A new randomized study (FinnProstate Study VII) on the merits of intermittent androgen deprivation (IAD) compared to continuous androgen therapy (CAD) contradicts the recent revelations from the last ASCO presentation (Hussain et.al) where the clear conclusion was that CAD was superior to IAD.
At the ASCO conference Dr. Hussain’s study concluded that IAD was significantly less clinically effectve than CAD for the treatment of men with castrate metastatic prostate cancer.
The FinnProstate Study VII has now provided published data in two recent articles: the first deals with relative efficacy and the second with side effects and quality of life.
In the FinnProstate Study VII Salonen et al. initially enrolled 852 men with locally advanced or metastatic prostate cancer who all received therapy with 12.5 days of antiandrogen therapy (using cyproterone acetate) to prevent a flare reaction and 24 weeks (6 months) of androgen deprivation with the LHRH agonist goserelin acetate (Zoladex). These 852 men were enrolled into the study between 1997 and 2003.
Five hundred fifity four men (554) had a significant decline in their PSA scores and were either assigned to receive CAD (n = 280) or IAD (n = 274).
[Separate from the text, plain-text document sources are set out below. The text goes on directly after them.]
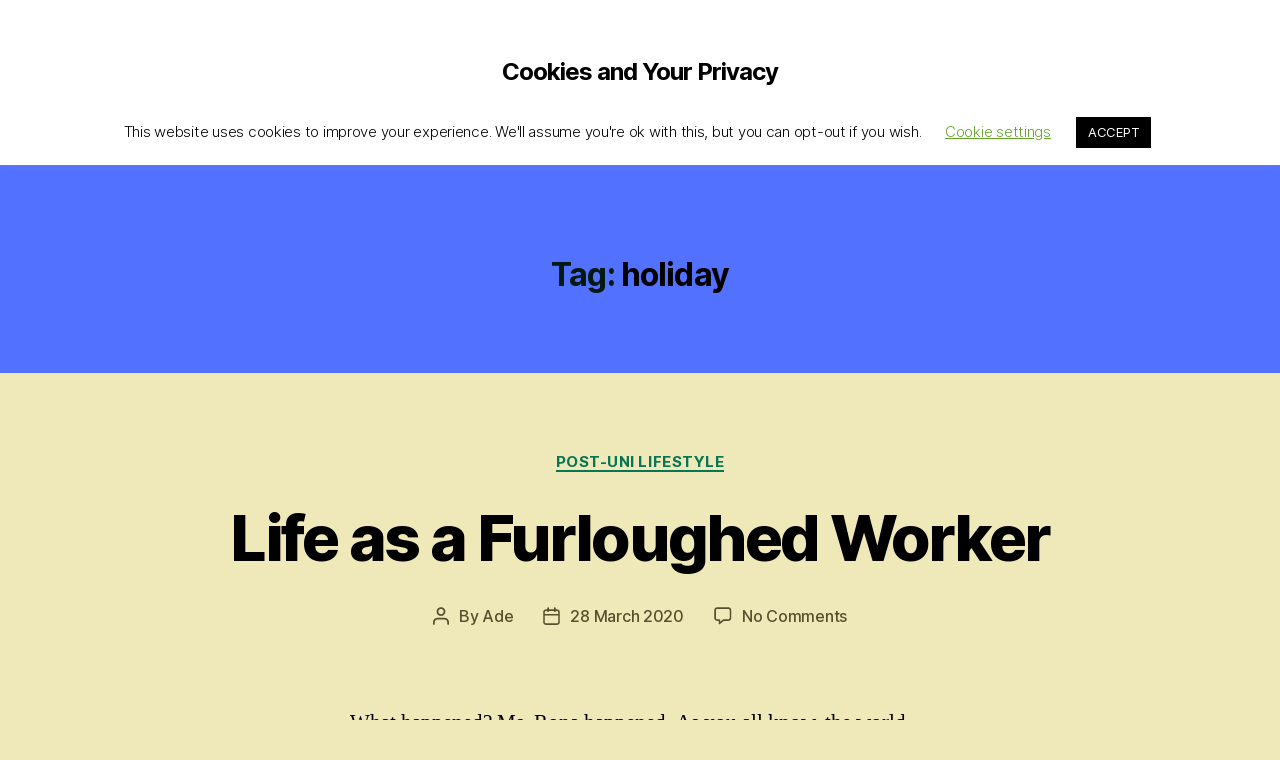

--- FILE ---
content_type: text/html; charset=utf-8
request_url: https://www.google.com/recaptcha/api2/aframe
body_size: 266
content:
<!DOCTYPE HTML><html><head><meta http-equiv="content-type" content="text/html; charset=UTF-8"></head><body><script nonce="Uhf8ETuDivSg0xEcuyW5Wg">/** Anti-fraud and anti-abuse applications only. See google.com/recaptcha */ try{var clients={'sodar':'https://pagead2.googlesyndication.com/pagead/sodar?'};window.addEventListener("message",function(a){try{if(a.source===window.parent){var b=JSON.parse(a.data);var c=clients[b['id']];if(c){var d=document.createElement('img');d.src=c+b['params']+'&rc='+(localStorage.getItem("rc::a")?sessionStorage.getItem("rc::b"):"");window.document.body.appendChild(d);sessionStorage.setItem("rc::e",parseInt(sessionStorage.getItem("rc::e")||0)+1);localStorage.setItem("rc::h",'1769784297930');}}}catch(b){}});window.parent.postMessage("_grecaptcha_ready", "*");}catch(b){}</script></body></html>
All the men were followed until January 2010.
Salonen et al. concluded that, compared to CAD:
• IAD is “a feasible, efficient and safe method to treat advanced prostate cancer.”
• IAD “showed benefits” with respect to quality of life.
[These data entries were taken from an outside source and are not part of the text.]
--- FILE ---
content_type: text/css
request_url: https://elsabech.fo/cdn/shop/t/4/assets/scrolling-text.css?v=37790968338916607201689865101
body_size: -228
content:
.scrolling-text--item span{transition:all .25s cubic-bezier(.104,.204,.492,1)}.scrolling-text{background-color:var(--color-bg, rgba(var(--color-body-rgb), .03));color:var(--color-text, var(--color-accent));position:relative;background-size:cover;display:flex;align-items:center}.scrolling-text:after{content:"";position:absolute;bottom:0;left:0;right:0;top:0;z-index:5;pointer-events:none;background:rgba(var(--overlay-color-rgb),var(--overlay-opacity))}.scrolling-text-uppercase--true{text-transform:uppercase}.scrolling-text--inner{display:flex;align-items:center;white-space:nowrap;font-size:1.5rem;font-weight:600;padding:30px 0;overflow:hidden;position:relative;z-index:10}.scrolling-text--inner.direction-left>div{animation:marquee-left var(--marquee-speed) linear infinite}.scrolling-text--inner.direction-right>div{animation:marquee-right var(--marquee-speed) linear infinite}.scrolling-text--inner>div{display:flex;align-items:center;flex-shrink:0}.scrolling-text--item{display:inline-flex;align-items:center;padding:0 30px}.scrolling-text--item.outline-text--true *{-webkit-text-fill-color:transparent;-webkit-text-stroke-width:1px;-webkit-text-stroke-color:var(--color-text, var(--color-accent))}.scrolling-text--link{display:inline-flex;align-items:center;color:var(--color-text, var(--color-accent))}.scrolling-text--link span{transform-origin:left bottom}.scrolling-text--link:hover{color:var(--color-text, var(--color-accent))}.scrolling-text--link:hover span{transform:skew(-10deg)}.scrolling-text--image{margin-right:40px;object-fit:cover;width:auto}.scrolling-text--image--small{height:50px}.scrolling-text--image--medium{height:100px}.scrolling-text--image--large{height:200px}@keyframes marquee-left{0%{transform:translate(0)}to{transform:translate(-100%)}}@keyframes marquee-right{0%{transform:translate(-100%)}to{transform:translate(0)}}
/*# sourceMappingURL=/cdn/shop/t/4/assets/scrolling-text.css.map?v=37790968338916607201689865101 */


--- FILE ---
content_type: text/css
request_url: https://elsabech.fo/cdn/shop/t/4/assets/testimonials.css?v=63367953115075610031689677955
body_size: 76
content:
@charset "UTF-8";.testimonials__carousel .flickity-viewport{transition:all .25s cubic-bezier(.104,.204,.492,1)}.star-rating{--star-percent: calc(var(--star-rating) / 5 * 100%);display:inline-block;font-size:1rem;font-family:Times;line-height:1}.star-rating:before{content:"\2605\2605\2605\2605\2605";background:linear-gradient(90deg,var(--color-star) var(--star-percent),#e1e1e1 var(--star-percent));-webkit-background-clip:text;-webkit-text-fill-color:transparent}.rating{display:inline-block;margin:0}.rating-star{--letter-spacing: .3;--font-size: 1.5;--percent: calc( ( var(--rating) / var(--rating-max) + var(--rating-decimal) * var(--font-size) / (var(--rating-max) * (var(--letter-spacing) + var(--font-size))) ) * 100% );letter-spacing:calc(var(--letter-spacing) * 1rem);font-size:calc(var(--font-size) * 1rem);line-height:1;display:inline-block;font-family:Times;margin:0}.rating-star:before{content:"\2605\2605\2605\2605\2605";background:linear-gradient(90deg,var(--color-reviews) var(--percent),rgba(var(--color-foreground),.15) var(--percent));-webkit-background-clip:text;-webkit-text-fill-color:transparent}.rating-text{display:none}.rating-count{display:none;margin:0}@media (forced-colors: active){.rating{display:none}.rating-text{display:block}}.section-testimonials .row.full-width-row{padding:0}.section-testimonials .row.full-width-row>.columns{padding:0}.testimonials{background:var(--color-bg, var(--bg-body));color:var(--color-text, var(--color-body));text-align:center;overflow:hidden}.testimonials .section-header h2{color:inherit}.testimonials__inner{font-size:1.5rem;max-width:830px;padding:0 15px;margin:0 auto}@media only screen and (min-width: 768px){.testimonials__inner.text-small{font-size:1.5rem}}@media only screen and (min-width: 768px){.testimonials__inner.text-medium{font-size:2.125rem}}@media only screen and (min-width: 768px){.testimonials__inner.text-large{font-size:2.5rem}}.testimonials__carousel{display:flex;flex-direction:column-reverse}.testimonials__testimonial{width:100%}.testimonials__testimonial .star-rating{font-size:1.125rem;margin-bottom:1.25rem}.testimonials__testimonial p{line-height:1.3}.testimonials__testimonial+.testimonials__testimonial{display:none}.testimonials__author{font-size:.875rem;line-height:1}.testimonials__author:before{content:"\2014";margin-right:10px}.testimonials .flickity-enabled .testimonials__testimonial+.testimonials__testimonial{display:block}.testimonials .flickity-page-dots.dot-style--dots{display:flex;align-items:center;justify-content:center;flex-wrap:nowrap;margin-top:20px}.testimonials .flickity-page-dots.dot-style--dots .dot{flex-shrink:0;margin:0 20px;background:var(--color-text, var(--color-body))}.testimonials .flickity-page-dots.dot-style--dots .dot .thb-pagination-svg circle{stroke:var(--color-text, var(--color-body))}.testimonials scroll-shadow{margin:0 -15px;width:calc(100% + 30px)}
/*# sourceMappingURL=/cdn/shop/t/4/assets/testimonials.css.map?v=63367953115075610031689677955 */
• IAD was associated with a similar prevalence of adverse effects.
Salonen did say that men with the most advanced disease were better off having CAD over IAD, but for men with less advanced castrate resistant prostate cancer IAD remains an excellent choice.
So, the debate continues and arguments for both CAD and IAD can be competently made, but as I have already stated I will continue on IAD myself.
Joel T Nowak, M.A., M.S.W.
After 9 months of Zoladex, my PSA reached a nadir of 0.9 and I chose to have a holiday as I was one who suffered badly from the side effects.
Another 9 months passed without the ADT until my PSA began to rise. After 3 more implants I was classed castrate resistant and the ADT was stopped again.
My Urologist wanted me to remain on the Zolodex but upon questioning its value, he conceded that it no longer worked but it was the only thing he could offer. In other words, he had to be seen to be offering the best treatment available.